La Constitution, un pacte de corruption : l’ancien constituant Georges Michel répond au chef de l’État

Publié le 2020-10-28 | Le Nouvelliste

Le président Jovenel Moïse s’est fait remonter les bretelles par l’historien Georges Michel sur la question de la nouvelle Constitution. Celui qui avait fait partie de l’Assemblée constituante qui avait travaillé sur la Constitution de 1987 n’a pas été du tout tendre envers le chef de l’État qui, dans son adresse à la nation vendredi, avait déclaré que « cette Constitution est comme un pacte de corruption signé entre une catégorie de gens dans le pays ». « Là où l’on plume le coq d’Inde, la poule ne rit pas. Le président doit regarder autour de lui afin d’identifier la corruption et les corrupteurs. En ce qui le concerne, il n’est pas encore sorti de l’auberge, son nom est cité dans le rapport PetroCaribe. Qu’il aille doucement dans ses accusations contre les gens », conseille un Georges Michel, très remonté mardi sur Magik 9.

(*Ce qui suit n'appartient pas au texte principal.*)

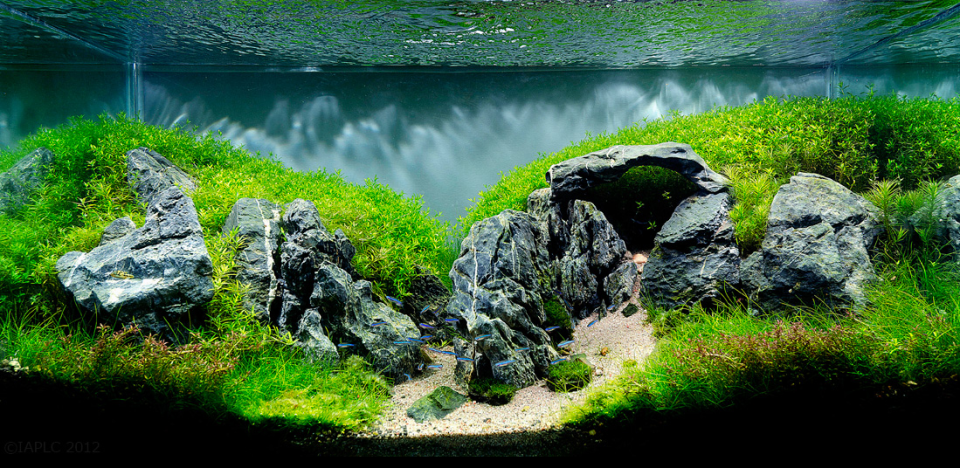 The Top 10 Most Beautiful Freshwater Aquascapes of 2012 ...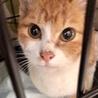 甘えん坊の子猫、トイレ完璧!
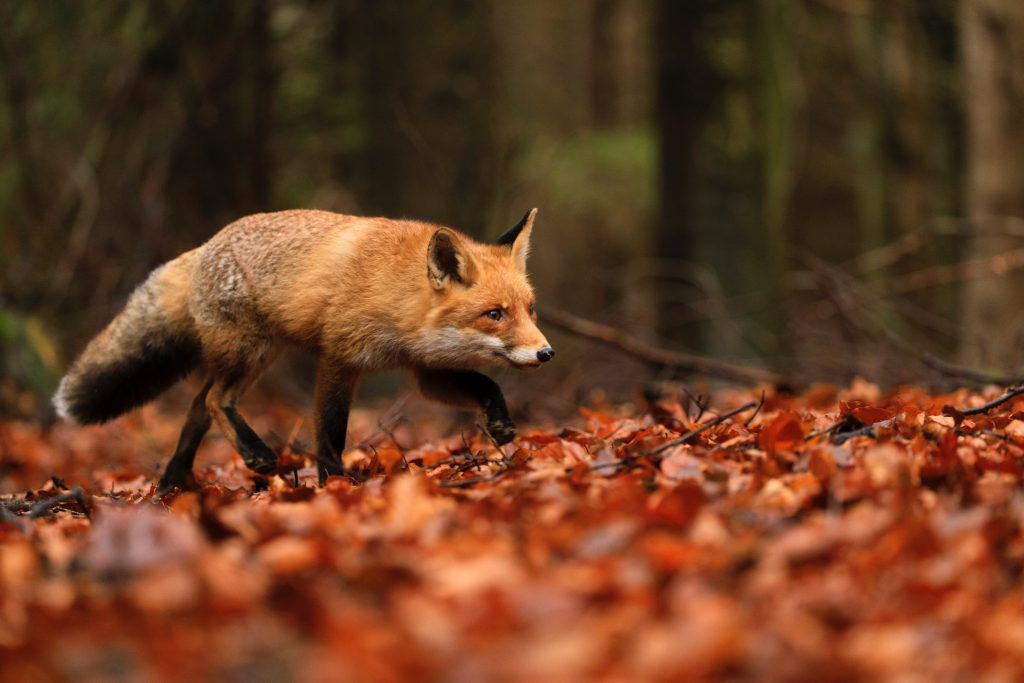 photo of fox walking in forest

Si l’historien a toujours maintenu que la Constitution de 1987 mérite « une toilette », il condamne la façon dont le président Jovenel Moïse tente de résoudre les problèmes liés à l’application de la Constitution par voie référendaire. « Même si le président disposerait de la meilleure constitution qu’il voulait offrir à la population, il n’aurait pas le droit de faire un référendum. C’est inconstitutionnel. C’est interdit », a soutenu Georges Michel.

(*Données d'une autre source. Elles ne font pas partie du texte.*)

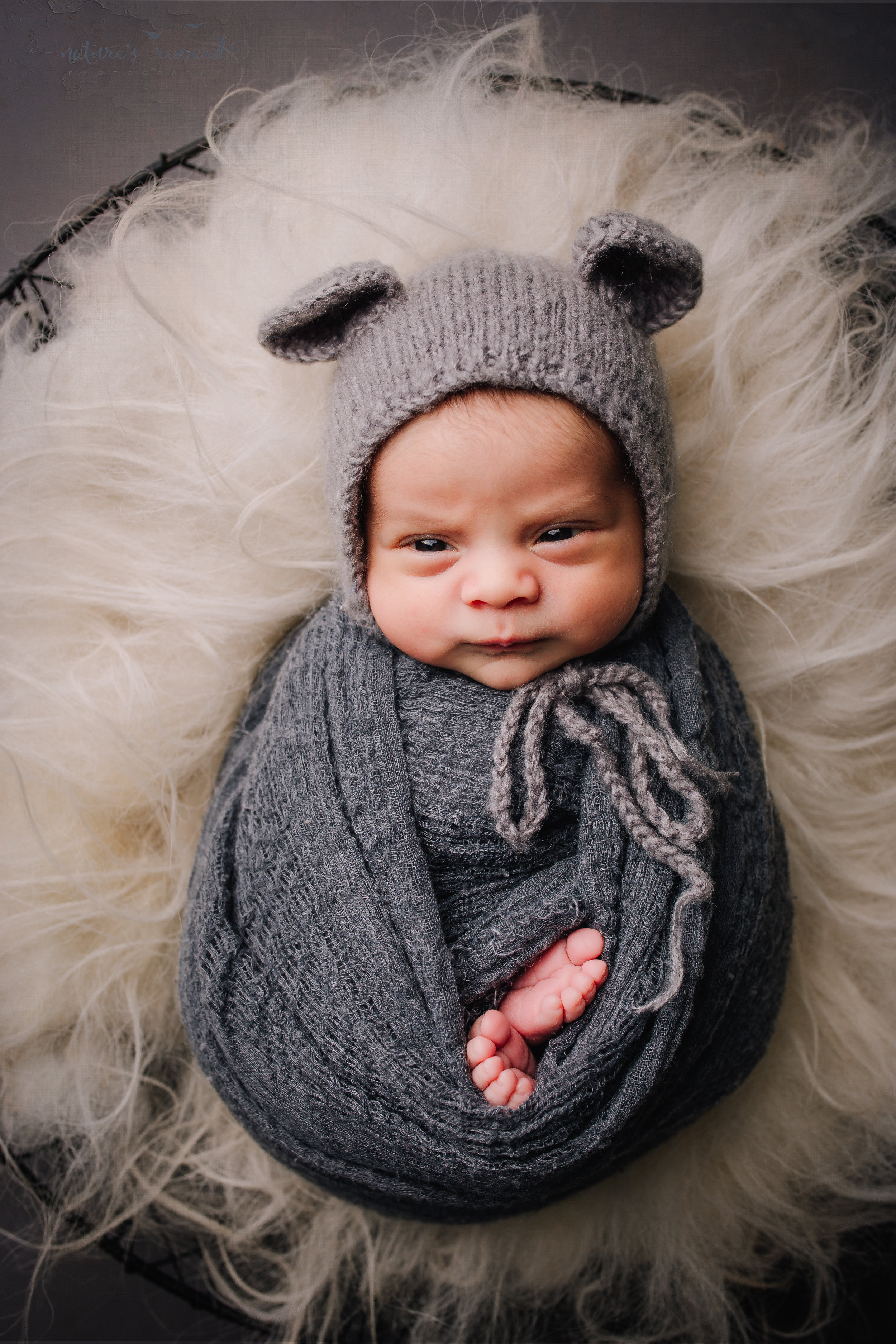 Newborn Baby boy swaddled in grey while laying on a bed of white fur in a metal bowl wearing a teddy bear bonnet - a portrait by Nature's Reward Photography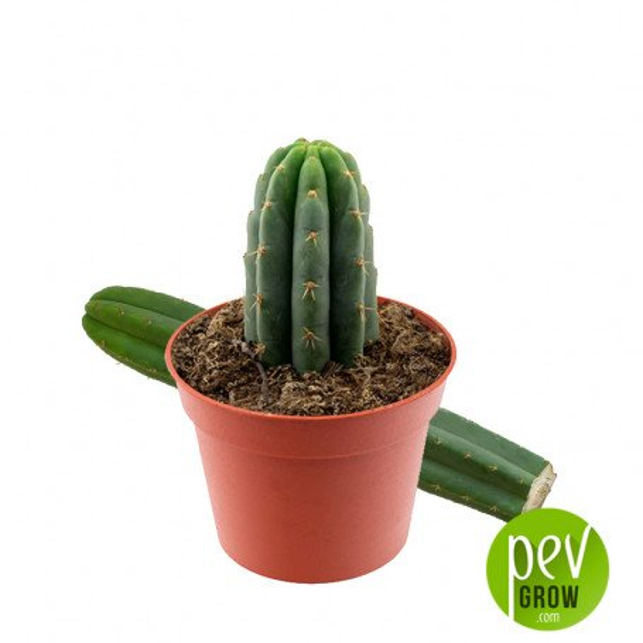 Cactus San Pedro (Echinopsis Pachanoi)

En 1935, le président Sténio Vincent avait remplacé une constitution démocratique par une constitution dictatoriale à travers un référendum. Le président Sténio Vincent s’est octroyé tous les pouvoirs et a décidé de prolonger son mandat de cinq ans. « Je me demande si ce n’est pas la même chose que le président Jovenel Moïse nous réserve », analyse l’historien. Le chef de l’État promet qu’il ne sera pas candidat dans les prochaines élections qui devraient avoir lieu après le changement de la Constitution. « W ap pran garanti nan men li. Yon nèg ki prete sèman pou l respekte yon Konstitysyon k ap kraze li », interroge Georges Michel. « Li mèt di sa li vle, bonjou li pa laverite », assène l’ancien constituant, qui assimile le chef de l’État à un « mythomane ». Il reste convaincu que le président Jovenel Moïse va se tailler une « constitution sur mesure » à travers ce référendum. Georges Michel évoque à titre d’exemple plusieurs chefs d’État africains qui se sont arrangés pour rester au pouvoir en effectuant des référendums.

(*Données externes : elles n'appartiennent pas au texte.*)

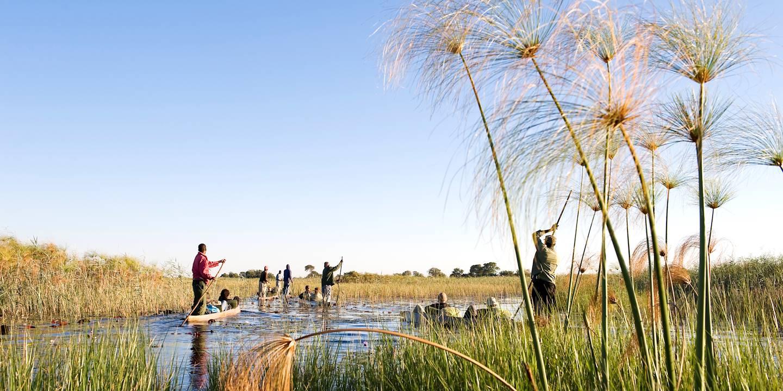 Traversée en Mokoro dans le delta de l'Okavango - Bostwana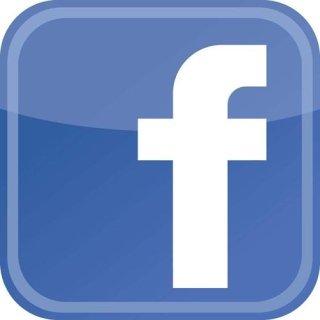 Leone di Damasco su Facebook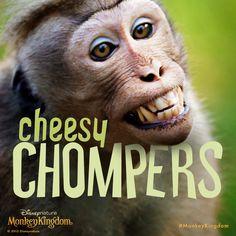Smile! It's Dentist's Day. #DentistsDay #MonkeyKingdom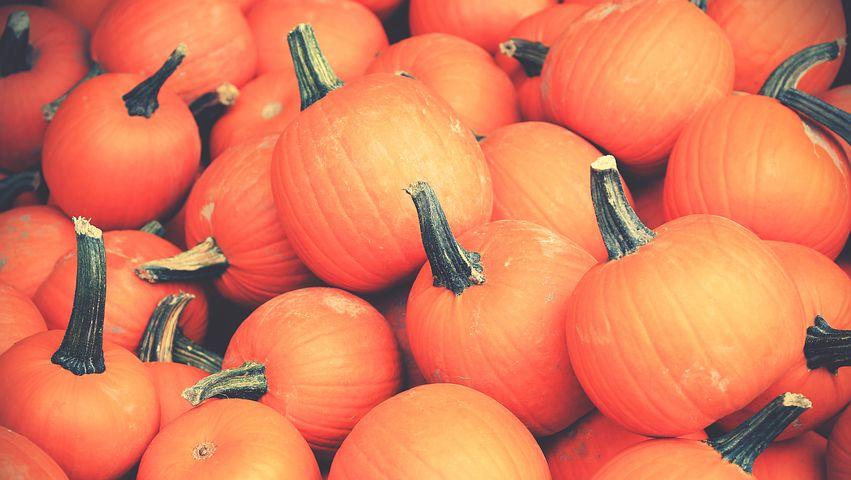 Bunch, Healthy, Orange, Pile, Pumpkins, Vegetables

« La Constitution ne correspond pas à la réalité du pays, la façon dont nous comprenons nos autorités. Ces constats constituent un blocage dans la gouvernance du pays », a critiqué Jovenel Moïse, faisant savoir que nos institutions ne peuvent fonctionner avec cette Constitution. Pour justifier la nécessité de changer la Constitution, il a pris comme exemple un président élu directement par le peuple mais qui est obligé de nommer un Premier ministre, le chef du gouvernement « qui exécute un programme qui parfois ne respecte pas les engagements pris par le président lors de sa campagne électorale. Souvent, a-t-il dénoncé, le Premier ministre et les ministres ne reçoivent d’ordre que des sénateurs et des députés.

«  Le président est un citoyen haïtien, il peut avoir ses propres opinions. Mais il n’a pas le droit de les imposer à la nation à travers un référendum arrangé et anticonstitutionnel », lâche Georges Michel.

Accusant le président de prendre tout le monde pour des imbéciles, Georges Michel invite toute la société à se mettre debout comme un seul homme pour s’opposer au projet de Jovenel Moïse de violer la Constitution. Un référendum ne fera qu’aggraver la crise du pays, selon Georges Michel.  

Georges Michel fustige également la classe politique qui aime trop la transition. « Il faut apprendre à respecter le mandat des élus. Notre classe politique est généralement trop pressée à prendre le pouvoir au moyen de la transition », analyse Georges Michel.  « Tranzisyon an dous pou yo », a-t-il dit.